Nos últimos tempos temos tido a satisfação de ver grupos sub representados na mídia ganhando espaço e começando a refletir a realidade brasileira nas telas das tvs e nas redes sociais. Uma das áreas mais refratárias a mudanças culturais, a publicidade vem abrindo espaço para a diversidade, de maneira mais ou menos acertada.
No tocante às pessoas com deficiência, vimos um boom de representatividade. No último dia das mães, por exemplo, várias propagandas mostrando famílias com crianças com deficiência foram veiculadas. Uma delas foi especialmente feliz. A Johnson’s homenageou todas as mães apresentando um bebê fofo. O vídeo, que ia revelando pequenas partes de seu corpo, para no final focalizar em seu contagiante sorriso e olhinhos característicos da síndrome de Down viralizou no Brasil e no exterior, onde ainda são raros os comerciais com modelos com deficiência. O slogan da campanha era: “Para nós e para todas as mães, todo bebê é um bebê Johnson’s”. O simbolismo deste personagem é enorme pois o “Bebê Johnson’s” habita o imaginário da população como sinônimo de criança linda, saudável e feliz, como todas as crianças deveriam ser. Um golaço, com milhares de mães consumidoras que nunca se sentiam representadas emocionadas curtindo e compartilhando.
Esta semana foi a vez do OMO contribuir para a publicidade inclusiva. A campanha #MomentosQueMarcam chama todos a participarem com fotos e vídeo de momentos de alegria e sujeira – que depois poderá ser facilmente lavada pelo sabão em pó. E até isso pode virar brincadeira. No vídeo de apresentação, imagens de duas crianças com síndrome de Down e uma autista, misturadas com negros, brancos, orientais, todos muito felizes. A vida como ela é. Diversa como a nossa comunidade. Outra bola dentro.
Já o creme contra assaduras Bepantol Baby, da multinacional Bayer, resolveu circular na contra-mão da inclusão. Decidiu usar imagens de crianças com deficiência todas juntas para lançar campanha de doação de 1 real por tubo de creme vendido para o Instituto Gustavo Kuerten. Convocou 6 crianças crianças que atendem esteticamente aos desejos das marcas, com síndrome de down e um menino com muletas que aparecem em um vídeo de 30 segundos. O ambiente etéreo reforça o esteriótipo de que pessoas com síndrome de Down são anjos. Como uma internauta comentou. ”Parece uma creche celestial pra crianças com Down”.
Em tempos de luta pela inclusão em que escolas particulares foram ao Supremo Tribunal Federal querendo barrar alunos com deficiência de seus estabelecimentos, a imagem passada pelo comercial é a de que crianças com deficiência devem frequentar lugares “especiais”, enquanto a legislação estabelece a inclusão em todos os ambientes, em igualdade de condições com os demais. Além disso, o comercial relaciona deficiência e caridade, outra ligação que o movimento das pessoas com deficiência se esforça para combater. A relação entre caridade e deficiência está tão enraizada em nossa sociedade que até os dias de hoje pessoas com deficiência relatam histórias de estarem desavisadamente esperando algo na rua e serem abordadas por alguém que quer dar esmola. Já pensou passar por isso?

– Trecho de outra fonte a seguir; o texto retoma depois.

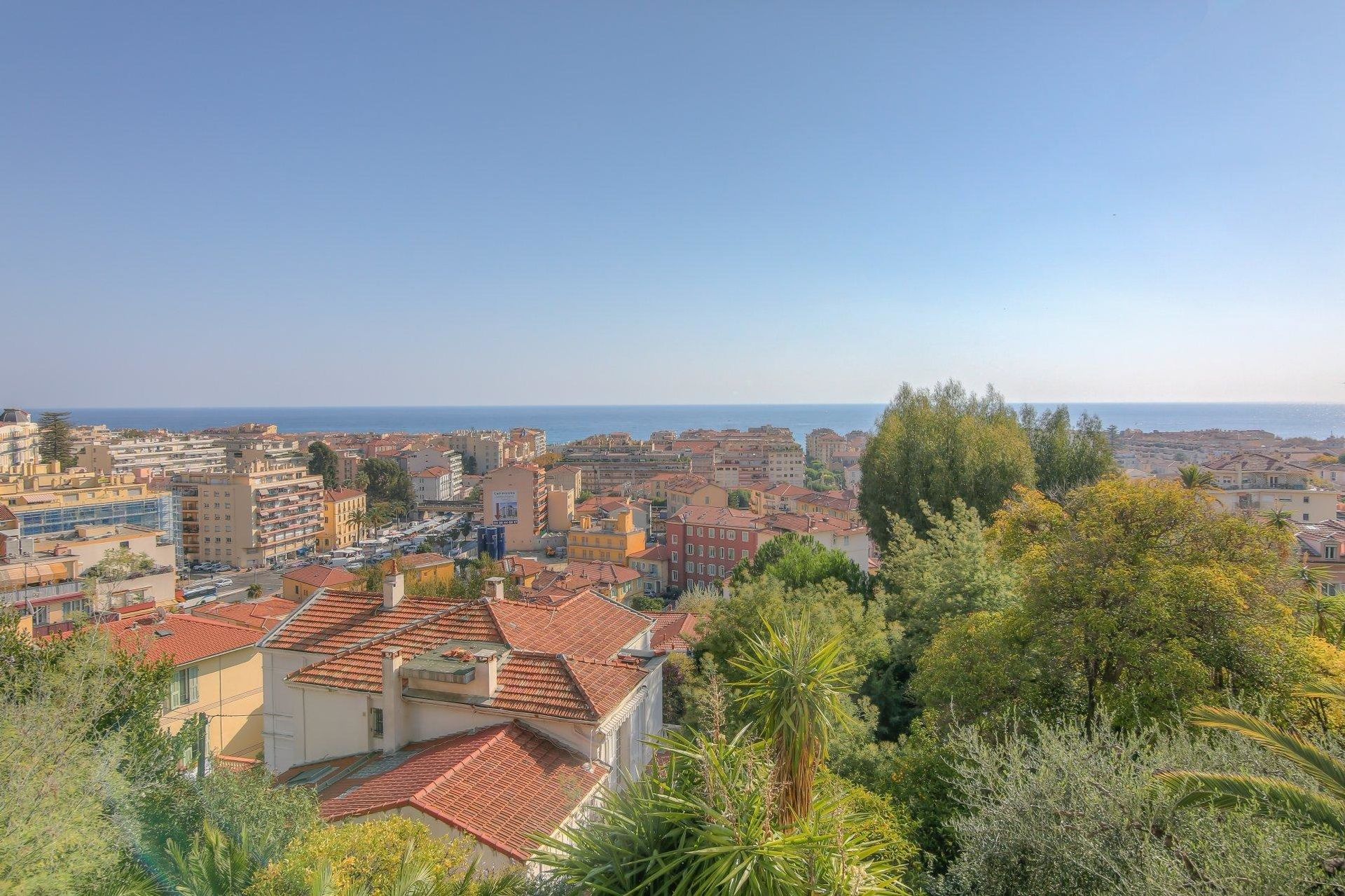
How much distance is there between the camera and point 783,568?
23422 millimetres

As crianças do anúncio são lindas e, individualmente, poderiam ser modelos de qualquer comercial. O trabalho do Instituto Gustavo Kuerten é muito sério e empresas como a Bayer e outras devem apoiá-lo.

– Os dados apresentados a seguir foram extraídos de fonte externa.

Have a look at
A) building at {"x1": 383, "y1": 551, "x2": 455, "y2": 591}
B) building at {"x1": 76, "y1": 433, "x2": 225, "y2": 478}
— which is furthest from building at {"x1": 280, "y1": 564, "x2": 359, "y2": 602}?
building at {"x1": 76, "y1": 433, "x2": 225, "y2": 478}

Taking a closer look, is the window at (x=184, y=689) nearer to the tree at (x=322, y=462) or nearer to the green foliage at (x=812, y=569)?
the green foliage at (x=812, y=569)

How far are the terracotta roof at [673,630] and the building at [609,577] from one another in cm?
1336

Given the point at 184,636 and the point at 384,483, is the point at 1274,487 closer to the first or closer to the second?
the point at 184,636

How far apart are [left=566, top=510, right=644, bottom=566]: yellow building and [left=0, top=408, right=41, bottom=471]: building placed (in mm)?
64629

Saudamos e celebramos que as pessoas com deficiência e suas famílias sejam finalmente reconhecidas como consumidoras e estejam cada vez mais representadas nos comerciais. Mas, da próxima vez, sugerimos que a Bayer, outras empresas e agências de propaganda consultem pessoas com deficiência e profissionais de mídia antenados com o tema da diversidade. Porque a publicidade pode ser uma ferramenta poderosa na mudança cultural, mas visibilidade apenas não é suficiente. A mensagem e os valores que acompanham são cruciais. Nesse sentido, a publicidade como meio de comunicação tem o potencial de promover os direitos humanos e a inclusão ou prejudicá-los.